Drunk on life (and assyrtiko)

This is the last 78 minutes of another Waitrose 25% off everything offer. I love Waitrose. They have a great website. They have great customer service. They deliver fast, and free. They have 25% off everything offers. They sell Greek white wines that are totally delicious. Rachel and I never, ever, spend our evening drinking an entire bottle of wine. I am happy, in many different ways.

That is all, for now.

La Guerrerie 2006

I love Les Caves de Pyrene. Love them. I’ve only ever been once, but none of the wine I bought then was bad and a lot of it – I can still taste that Fumin from the Valle d’Aosta was superb. So here’s another cracker. A very humble label tells you nothing at all about it – it’s a humble Vin de Pays from the Loire. And that’s about it. So it’s 70% cot (malbec) and 30% gamay, a rich, deep, heavy satin but with only 12.5% alcohol, it’s got a silky touch. Chocolate, allspice, tobacco and cinnamon-infused poached plums. That’s what I’m saying, and I’m sticking to it.

The thing is, they’re miles away and they don’t really deal in bargain wines – except in their annual summer bin end sale, which is where I got this (normally a shade under £12, can’t remember what I paid). So it might be June before I go back, but you just try to stop me.

Say what?

As we speak I am sitting at the bar in Bocca di Lupo, drinking a fine Barbera d’Asti and perusing a desert menu I’m way too full to seriously consider. So, Sanguinaccio, then. “Sweet pate of pigs’ blood and chocolate”. I mean, wtf?

That is all.

Wine dining

An absurdly long break in posts. Blogs are like new friends – so long as you see each other all the time it’s very comfortable and you get along fine, but if the phone goes cold even for a short while it just feels a bit awkward to pick it up again. Next thing you know, you haven’t spoken in six months and you’re little more than strangers.

Anyway, I digress. I’m in the office. It’s a slow day. The bit of newspaper I’m responsible for filling has been filled instead by adverts, leaving me free to look at Twitter (another friendship gone cold) and make an awkward rapprochement with the Cellar Fella.
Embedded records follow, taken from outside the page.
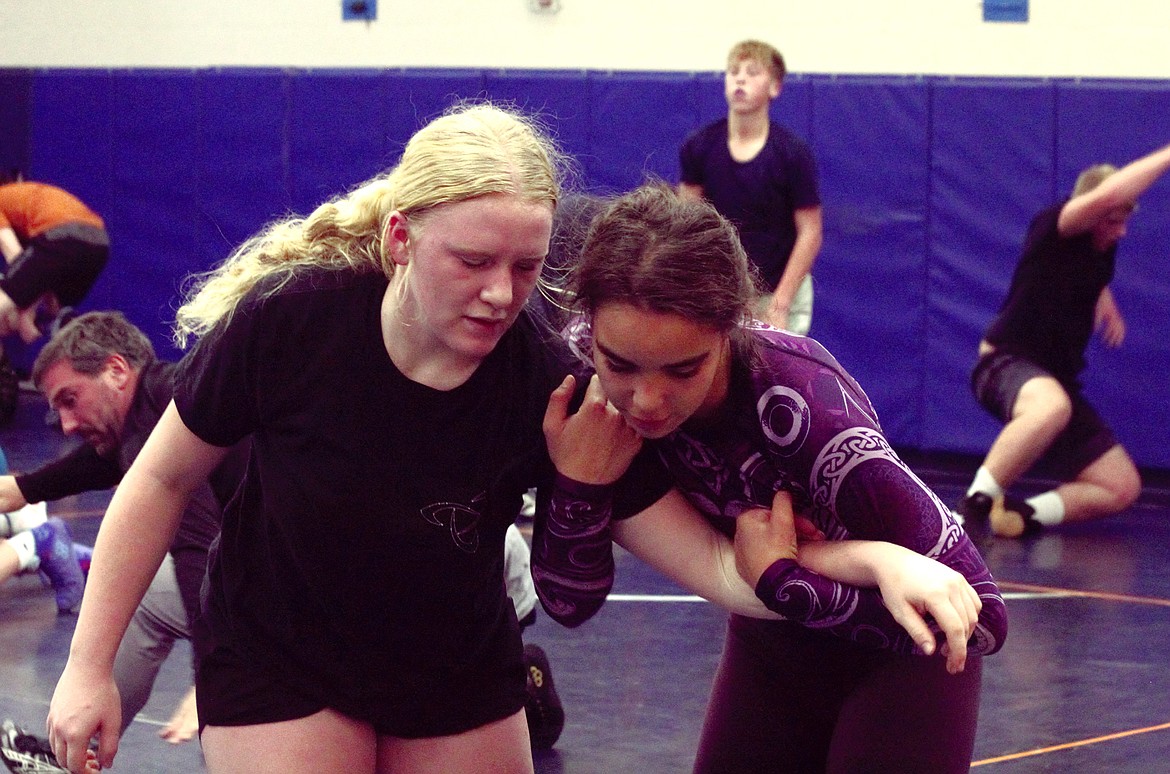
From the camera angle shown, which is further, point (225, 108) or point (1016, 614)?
point (225, 108)

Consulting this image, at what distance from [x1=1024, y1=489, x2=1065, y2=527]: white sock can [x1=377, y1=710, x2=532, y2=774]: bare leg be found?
4.90m

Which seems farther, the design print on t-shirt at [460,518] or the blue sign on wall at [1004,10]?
the blue sign on wall at [1004,10]

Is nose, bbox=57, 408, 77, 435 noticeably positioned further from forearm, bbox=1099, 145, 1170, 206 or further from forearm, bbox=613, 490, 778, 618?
forearm, bbox=1099, 145, 1170, 206

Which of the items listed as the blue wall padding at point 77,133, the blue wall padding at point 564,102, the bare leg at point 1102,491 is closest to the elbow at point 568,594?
the bare leg at point 1102,491

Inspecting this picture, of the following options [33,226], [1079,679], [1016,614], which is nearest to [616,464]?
[1079,679]

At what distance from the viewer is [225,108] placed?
33.6 feet

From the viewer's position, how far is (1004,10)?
909 cm

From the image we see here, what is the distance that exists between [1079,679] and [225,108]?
7.20 meters

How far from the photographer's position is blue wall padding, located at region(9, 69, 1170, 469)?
795 cm

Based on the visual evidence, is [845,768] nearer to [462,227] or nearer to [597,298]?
[597,298]

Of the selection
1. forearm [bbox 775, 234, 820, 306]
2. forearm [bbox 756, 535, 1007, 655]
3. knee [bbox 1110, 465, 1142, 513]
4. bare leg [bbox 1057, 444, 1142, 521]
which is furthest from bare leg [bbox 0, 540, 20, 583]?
knee [bbox 1110, 465, 1142, 513]

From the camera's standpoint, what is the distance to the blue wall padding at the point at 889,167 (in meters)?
7.95

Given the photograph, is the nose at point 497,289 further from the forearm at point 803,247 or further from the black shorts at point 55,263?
the black shorts at point 55,263

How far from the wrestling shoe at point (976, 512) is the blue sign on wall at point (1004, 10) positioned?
3.63 metres
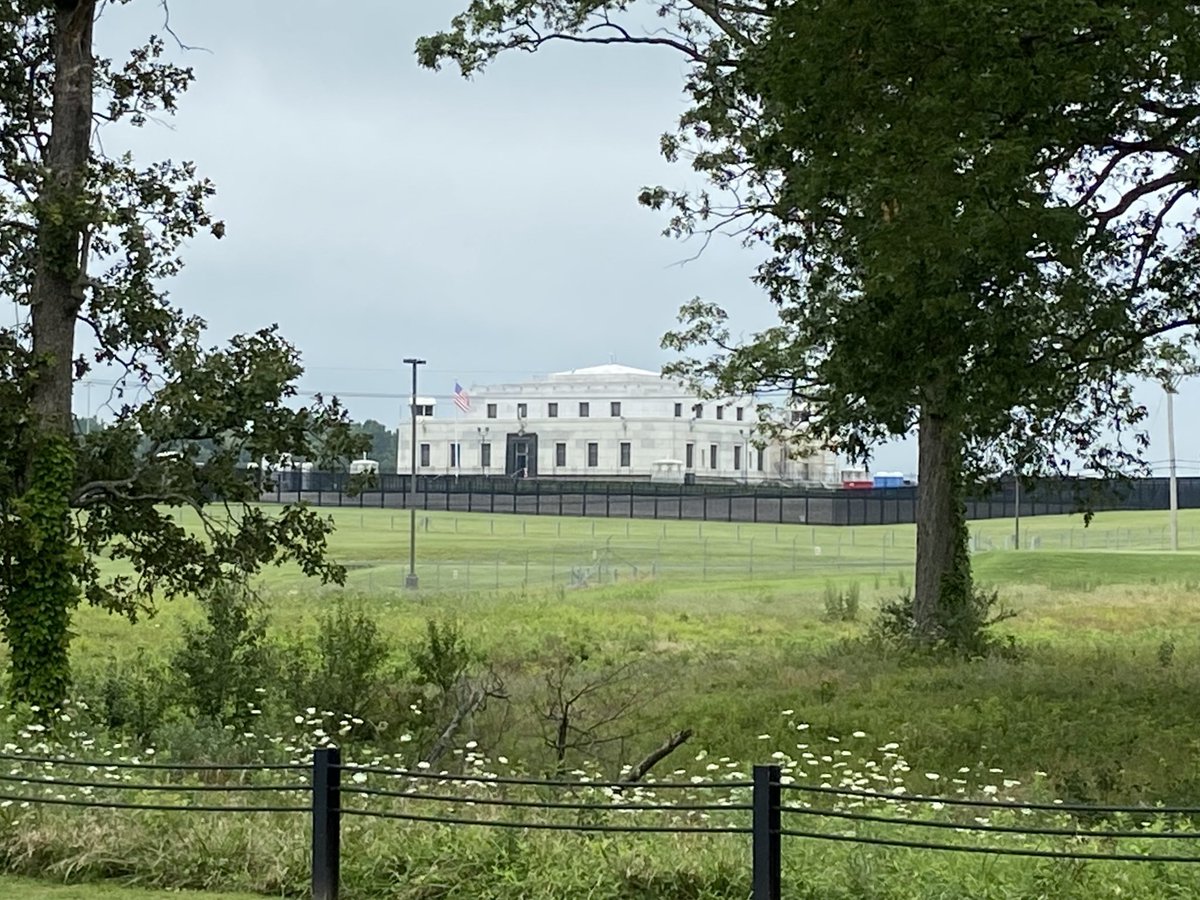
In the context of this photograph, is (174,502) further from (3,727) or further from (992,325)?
(992,325)

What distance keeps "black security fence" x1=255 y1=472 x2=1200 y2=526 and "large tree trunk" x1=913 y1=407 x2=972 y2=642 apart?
2564 inches

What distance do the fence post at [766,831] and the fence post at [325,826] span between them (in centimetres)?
244

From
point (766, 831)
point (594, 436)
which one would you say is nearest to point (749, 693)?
point (766, 831)

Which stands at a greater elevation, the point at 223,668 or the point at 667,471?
the point at 667,471

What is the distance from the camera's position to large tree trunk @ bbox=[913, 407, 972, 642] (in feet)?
98.2

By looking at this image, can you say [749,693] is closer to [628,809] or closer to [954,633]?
[954,633]

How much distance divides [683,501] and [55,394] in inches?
3427

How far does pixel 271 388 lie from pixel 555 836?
37.5ft

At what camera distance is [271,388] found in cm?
2072

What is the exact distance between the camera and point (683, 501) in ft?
352

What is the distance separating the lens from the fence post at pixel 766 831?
8.62 meters

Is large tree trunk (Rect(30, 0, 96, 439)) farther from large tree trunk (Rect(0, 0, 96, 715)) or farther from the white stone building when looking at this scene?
the white stone building

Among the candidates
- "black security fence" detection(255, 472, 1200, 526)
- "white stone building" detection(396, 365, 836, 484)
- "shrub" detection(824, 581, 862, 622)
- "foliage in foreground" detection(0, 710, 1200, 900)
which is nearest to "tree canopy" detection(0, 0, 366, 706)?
"foliage in foreground" detection(0, 710, 1200, 900)

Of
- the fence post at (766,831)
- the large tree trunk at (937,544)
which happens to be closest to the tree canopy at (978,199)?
the large tree trunk at (937,544)
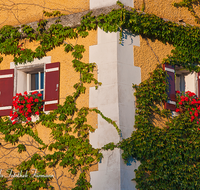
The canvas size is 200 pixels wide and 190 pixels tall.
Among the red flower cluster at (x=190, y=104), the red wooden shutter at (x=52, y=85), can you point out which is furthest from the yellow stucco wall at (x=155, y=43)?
the red wooden shutter at (x=52, y=85)

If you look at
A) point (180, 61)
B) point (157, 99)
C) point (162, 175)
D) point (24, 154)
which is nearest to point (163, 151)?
point (162, 175)

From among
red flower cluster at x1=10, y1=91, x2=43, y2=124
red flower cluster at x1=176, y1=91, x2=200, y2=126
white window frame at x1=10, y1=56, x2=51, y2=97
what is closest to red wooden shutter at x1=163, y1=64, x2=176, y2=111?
red flower cluster at x1=176, y1=91, x2=200, y2=126

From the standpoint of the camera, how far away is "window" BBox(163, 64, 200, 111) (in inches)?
359

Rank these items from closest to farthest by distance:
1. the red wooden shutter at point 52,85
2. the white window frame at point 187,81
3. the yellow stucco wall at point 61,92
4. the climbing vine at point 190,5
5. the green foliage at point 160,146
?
the green foliage at point 160,146, the yellow stucco wall at point 61,92, the red wooden shutter at point 52,85, the white window frame at point 187,81, the climbing vine at point 190,5

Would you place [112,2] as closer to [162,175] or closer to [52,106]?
[52,106]

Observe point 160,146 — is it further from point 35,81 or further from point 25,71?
point 25,71

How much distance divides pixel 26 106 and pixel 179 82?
3522 mm

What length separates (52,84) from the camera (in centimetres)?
905

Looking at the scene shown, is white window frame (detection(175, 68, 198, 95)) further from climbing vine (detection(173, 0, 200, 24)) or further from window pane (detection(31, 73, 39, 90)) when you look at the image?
window pane (detection(31, 73, 39, 90))

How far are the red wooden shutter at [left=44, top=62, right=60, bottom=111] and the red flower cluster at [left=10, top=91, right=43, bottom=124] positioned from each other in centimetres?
17

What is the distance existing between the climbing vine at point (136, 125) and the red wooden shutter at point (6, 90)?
248 mm

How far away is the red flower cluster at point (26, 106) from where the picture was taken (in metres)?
8.98

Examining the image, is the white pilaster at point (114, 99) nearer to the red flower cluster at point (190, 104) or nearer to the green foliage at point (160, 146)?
the green foliage at point (160, 146)

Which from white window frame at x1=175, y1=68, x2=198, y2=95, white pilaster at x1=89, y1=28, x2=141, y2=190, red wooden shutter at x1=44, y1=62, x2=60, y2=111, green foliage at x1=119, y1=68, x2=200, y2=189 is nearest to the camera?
white pilaster at x1=89, y1=28, x2=141, y2=190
So what was so important that it forced me to ignore this slight social chill and reignite our little relationship? The discovery, no less, of a new thing. OK, it’s not the most revelatory discovery, but it’s new to me. Chenin blanc has been one of those subjects that are just a bit too big. Like rosé, which I almost never drink and absolutely never buy because I just don’t know how, it’s been a bizarre, big gap in my vinous knowledge.

But then I went to a wine-tasting dinner (I’d call it a wine-drinking dinner, to be more precise. There weren’t that many wines tasted and they were served in such generous quantities, things swiftly got out of hand) at High Timber on Monday, a charity thing in aid of Cosmic. They didn’t really tell us what we were drinking most of the time, but it was all South African and a lot of it was excellent – a zappy sauvignon blanc, a delicious noble-rot boosted sweet. The restaurant is co-owned by Gary and Kathy Jordan of South African winery Jordan wines, who hosted the evening, so they presumably had a hand in the selections. But I really loved the chenin – The FMC, by Ken Forrester – which was as mouthwatering a white as I’ve had for a long while. Then again, it was by all accounts pretty much the best the country can muster. At about £17 a bottle it should be good, but damn, it was. More investigation required.

And it’s good to be back. More soon. And apologies for shamelessly stealing the photo from Jamie Goode’s blog.